Aretha Franklin was among many celebrities investigated by the FBI.
FROM 1967 TO 2007, the Federal Bureau of Investigation diligently collected information about Aretha Franklin using bogus phone calls, surveillance, infiltration, and highly-placed informants, according to the records released in September by Rolling Stone.

With phrases like “Black extremists,” “pro-communist,” “hate America,” “radical,” “racial violence,” and “militant Black power” scattered throughout its 270 pages, Franklin’s FBI file is riddled with suspicion of the singer, her work, and the other activists and entertainers with whom she spent time. The file was first requested under the Freedom of Information Act on August 17, 2018. There are significant blackouts in some of the files, and others suggest that the FBI may be sitting on further information. Rolling Stone has demanded the FBI make public any and all further records.
I can’t say for certain whether or not my mom knew she was being watched by the FBI. Aretha Franklin’s son Kecalf Franklin said. “I do know that mother had absolutely nothing to conceal.”

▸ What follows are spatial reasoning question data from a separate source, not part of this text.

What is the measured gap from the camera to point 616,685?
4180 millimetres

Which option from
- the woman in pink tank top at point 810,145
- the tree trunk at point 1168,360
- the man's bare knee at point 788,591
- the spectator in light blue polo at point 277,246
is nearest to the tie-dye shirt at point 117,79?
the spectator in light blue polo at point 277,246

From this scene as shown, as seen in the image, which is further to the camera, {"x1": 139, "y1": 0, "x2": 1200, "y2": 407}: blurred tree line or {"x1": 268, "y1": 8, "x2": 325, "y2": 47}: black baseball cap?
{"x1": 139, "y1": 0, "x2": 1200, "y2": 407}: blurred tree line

Aretha Franklin, who was born in Memphis in 1942 but grew up in Detroit, began her musical career as a child singing gospel with her minister father, Clarence L. Franklin.
As evidenced by the records uncovered, the FBI grew obsessed with Franklin after she got associated with civil rights activists like Martin Luther King Jr., Angela Davis, and others fighting for social justice. Besides the excessive amounts of monitoring, the FBI files also include allegations of death threats sent to or received by Franklin. Example 1974 letter: “Dear Aretha…I’m still in control of you…I’m not to be crossed…you should be…paying me some of my money…evidently your advisors do not comprehend the hazards of overlooking what I’m saying…I would hate to drag [your father] into this.”

In 1979, four months after her father was murdered in Detroit, she got yet another threat from a guy who stated he was going to kill her and her family. Records also reveal that Franklin was the target of an effort to blackmail her at a different time. Suspect information has been withheld due to the sensitive nature of the events.
The Rolling Stone collection includes recently declassified documents from 1968, including one that describes the upcoming funeral for Martin Luther King Jr. as a “racial situation” and warns that the performance of “Sammy Davis Jr., Aretha Franklin…of this group, some have supported militant Black power concept” could spark “racial disturbance in this area.”

The goverment also looked for links between Franklin and the Black Liberation Army and other “radical” groups, but came up empty. The FBI, “just in case” they could connect Franklin’s economic connections with the Black Panther Party, verified Franklin’s 1971 contract with Atlantic Records.
A small six-page file describes an incident that occurred when Marvin Gaye was not paid for a gig. There are papers in Jimi Hendrix’s file relating to a Canadian marajuana bust. A anti-apartheid activist Mariam Makeba and her ex-husband Stokely Carmichael kept a 292-page file documenting every purchase, from furniture to kitchen appliances. Micky Dolenz, member of The Monkees, has filed a lawsuit against the FBI for withholding the agency’s complete report on his group. The FBI obtain information on Robin Gibb, Whitney Houston, and the Notorious B.I.G., and also on John Denver.
Despite 400 pages of notes and 40 years of monitoring, the FBI was unable to find evidence connecting the Queen of Soul to any “radical” or “extremist” activity. The fact that the FBI was following her every step “made me feel a certain way,” Kecalf Franklin adds. They were wasting their time, but I knew my mom and the way she operated her business, and she didn’t have anything to conceal. They came up empty-handed, as you can see.